Description
This Butterscotch Pumpkin Cake combines rich butterscotch flavor with the warm spices of pumpkin pie for a moist, flavorful treat perfect for fall or any cozy occasion. The cake is topped with a smooth, creamy pumpkin-spiced frosting, making it a delightful dessert that balances sweetness, spice, and comforting autumn flavors.
Ingredients
Scale
Cake:
- 3/4 cup butterscotch chips
- 1/2 cup salted butter (1 stick)
- 1 cup sugar
- 6 tablespoons plain pumpkin puree
- 1 3/4 cups all-purpose flour (spooned and leveled)
- 1 teaspoon cinnamon
- 1 1/2 teaspoons pumpkin pie spice
- 1/4 teaspoon salt
Frosting:
- 1/2 cup salted butter (1 stick), softened
- 1 3/4 cups powdered sugar
- 1 teaspoon vanilla bean paste (or regular vanilla extract)
- 5 teaspoons milk
- Dash of salt (optional, if the frosting is too sweet)
Instructions
- Preheat and Prepare Pan: Preheat your oven to 350 degrees F. Line an 8×8 inch square baking pan with parchment paper or grease it well. Set aside to prepare the batter.
- Melt Butterscotch and Butter: In a large microwave-safe bowl, combine the butterscotch chips and 1/2 cup butter. Microwave in 30-second increments, stirring occasionally, until the mixture is fully melted and smooth. Use a whisk toward the end for better consistency.
- Add Sugar and Pumpkin Puree: Stir in the sugar and pumpkin puree thoroughly with a wooden spoon until well combined.
- Mix Dry Ingredients: In the same bowl, add the flour but do not mix yet. Sprinkle the cinnamon, pumpkin pie spice, and salt over the flour and stir these spices into the flour using a dry spoon. Then gently fold the flour and spice mixture into the wet ingredients. Stir just until combined to avoid overmixing.
- Bake the Cake: Spread the batter evenly into the prepared pan. Bake for 27-29 minutes at 350 degrees F, or until a toothpick inserted in the center comes out clean. Remove from the oven and let the cake cool completely in the pan.
- Prepare Frosting – Beat Butter: While the cake cools, beat the softened 1/2 cup butter in a mixing bowl on medium speed for about 1 minute until fluffy. If the butter isn’t softened, beat for 2-3 minutes to achieve fluffiness.
- Add Powdered Sugar and Flavoring: Add 1 cup of powdered sugar to the butter and mix until combined. Then add the vanilla bean paste and 3 teaspoons of milk, blending well.
- Finish the Frosting: Add the remaining powdered sugar gradually, beating continuously. If the frosting is too stiff, add a little more milk. Add a dash of salt if the frosting tastes overly sweet to balance the flavor.

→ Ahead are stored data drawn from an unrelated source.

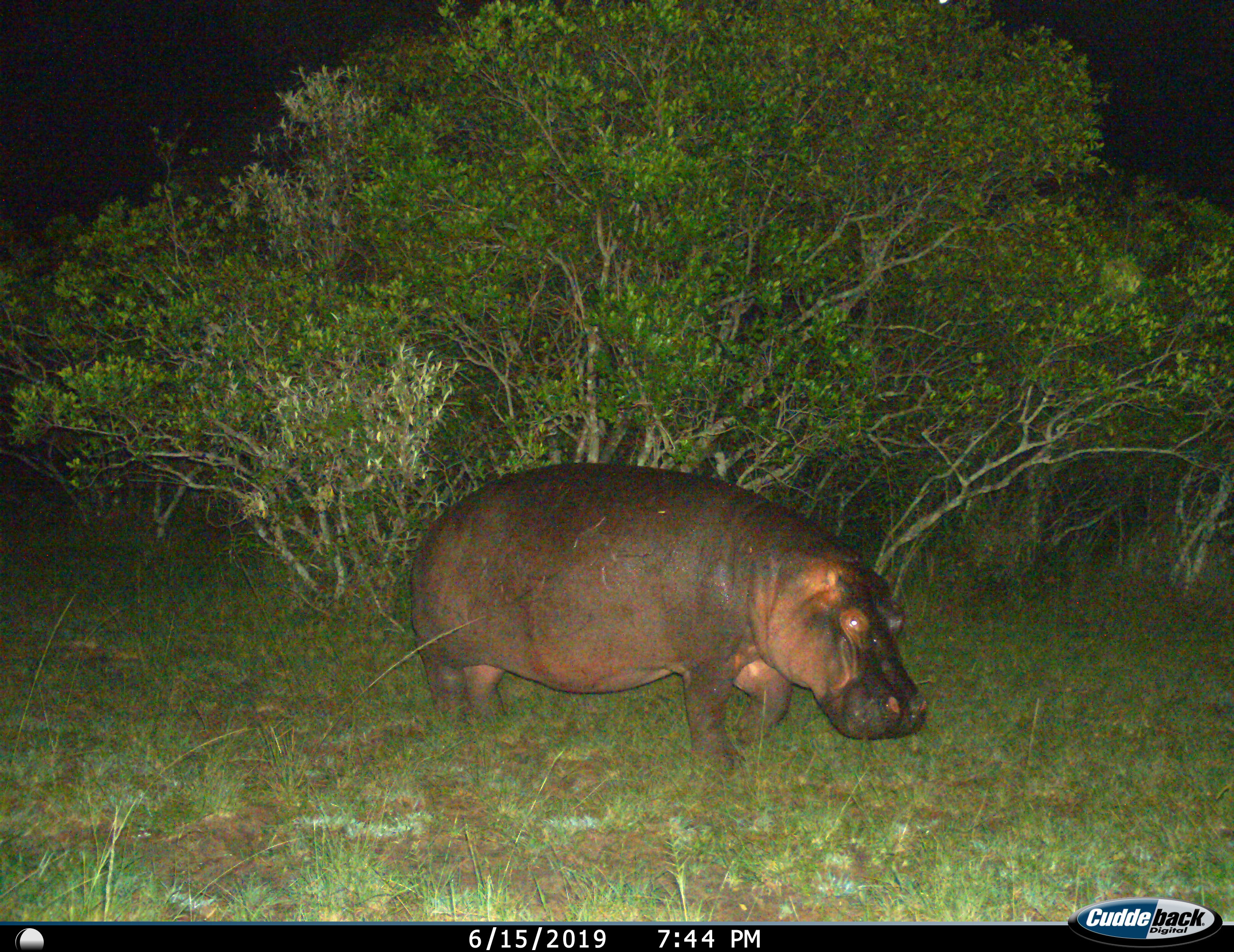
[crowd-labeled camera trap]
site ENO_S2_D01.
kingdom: Animalia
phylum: Chordata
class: Mammalia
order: Artiodactyla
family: Hippopotamidae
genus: Hippopotamus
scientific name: Hippopotamus amphibius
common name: hippopotamus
Hippopotamus (Hippopotamus amphibius), count 1. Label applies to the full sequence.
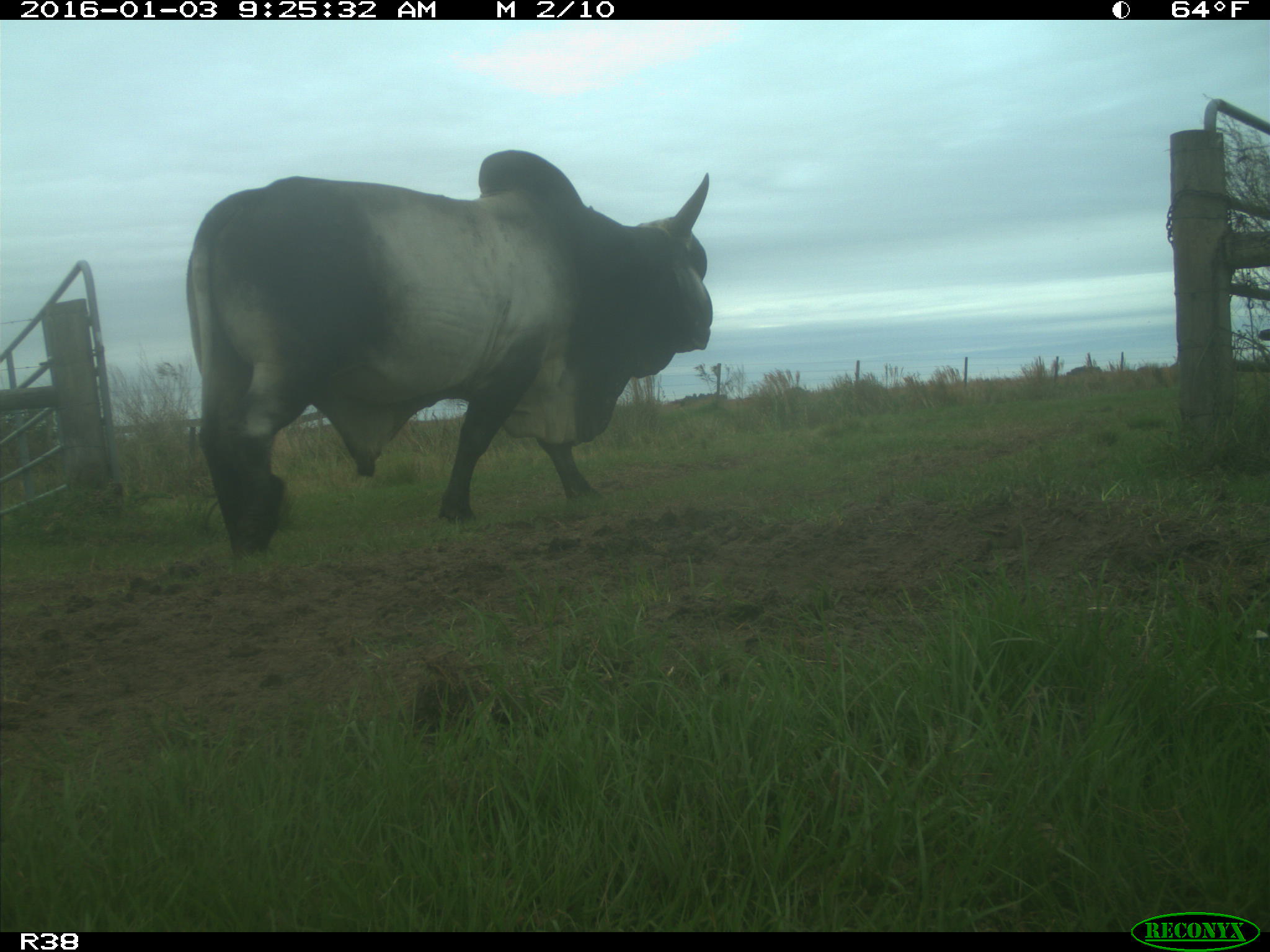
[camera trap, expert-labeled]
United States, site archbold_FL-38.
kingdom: Animalia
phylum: Chordata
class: Mammalia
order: Artiodactyla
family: Bovidae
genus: Bos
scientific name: Bos taurus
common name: domestic cow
Bos taurus (domestic cow).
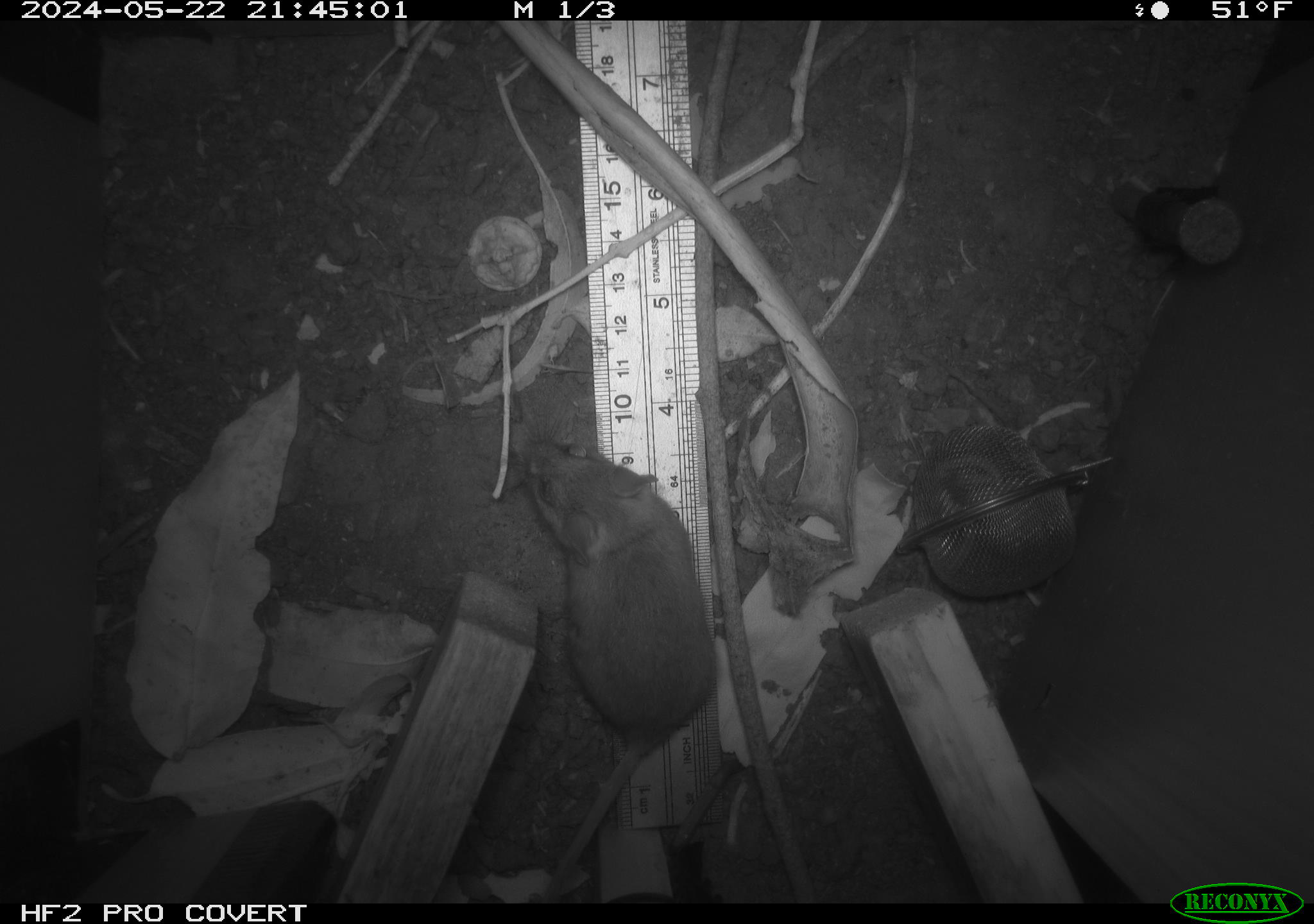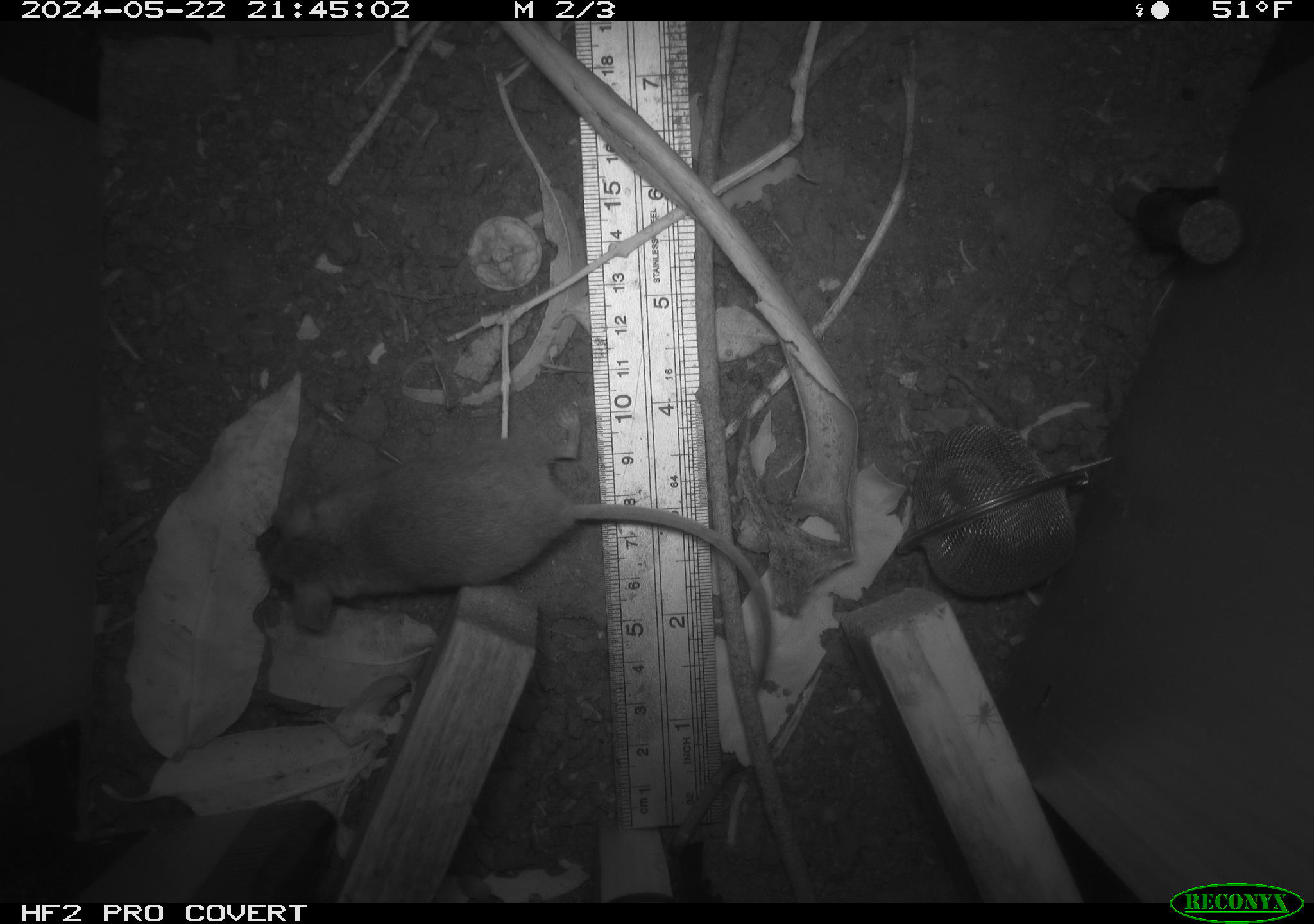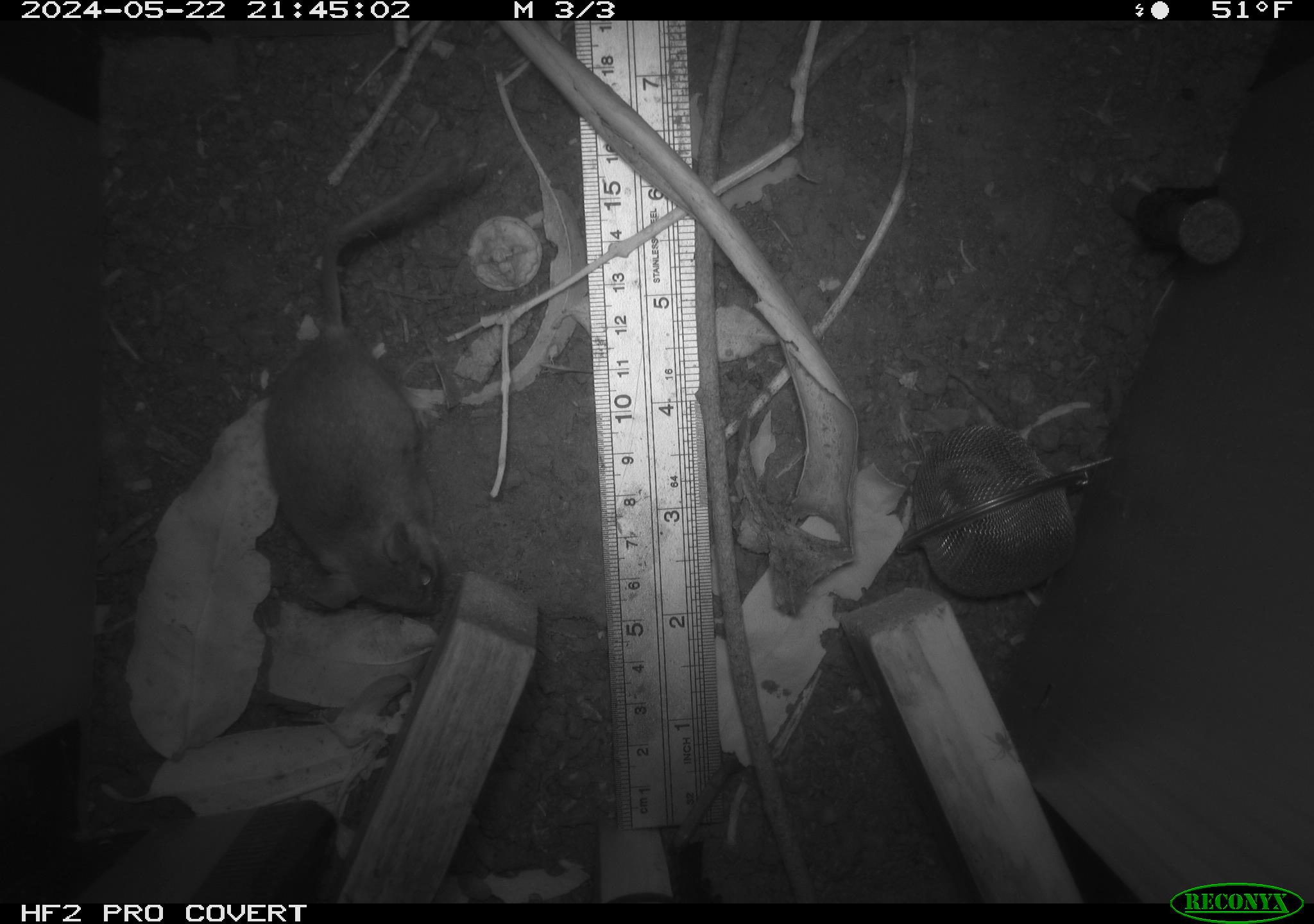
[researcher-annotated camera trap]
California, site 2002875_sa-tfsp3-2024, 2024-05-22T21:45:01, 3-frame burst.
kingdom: Animalia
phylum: Chordata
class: Mammalia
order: Rodentia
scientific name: Rodentia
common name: mouse species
Mouse species (Rodentia).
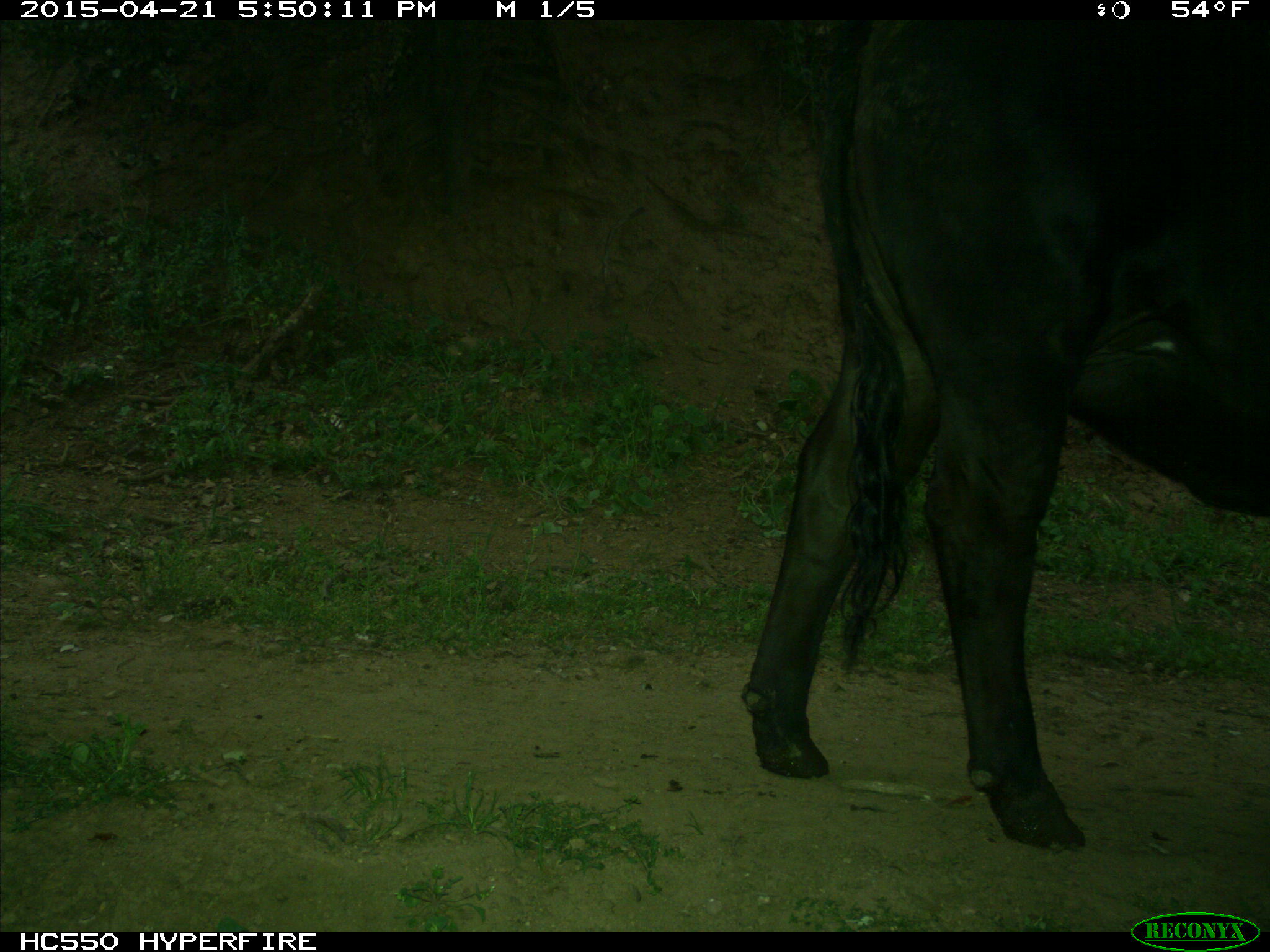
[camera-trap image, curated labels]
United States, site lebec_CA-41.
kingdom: Animalia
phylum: Chordata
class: Mammalia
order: Artiodactyla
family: Bovidae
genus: Bos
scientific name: Bos taurus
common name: domestic cow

- Frost the Cake: Beat the frosting well and scrape down the sides of the bowl. Spread the frosting evenly over the completely cooled cake.
- Garnish and Serve: Optionally, sprinkle additional pumpkin pie spice over the frosting for extra flavor and visual appeal. Slice and serve.
Notes
- Make sure the cake is completely cool before frosting to prevent the frosting from melting.
- Use softened butter for the frosting to achieve the creamiest texture.
- If a microwave is unavailable, melt butterscotch chips and butter gently on the stovetop over low heat.
- The cake can be stored in an airtight container at room temperature for up to 2 days or refrigerated for up to 5 days.
- For a dairy-free version, substitute butter with plant-based margarine and use dairy-free powdered sugar alternatives.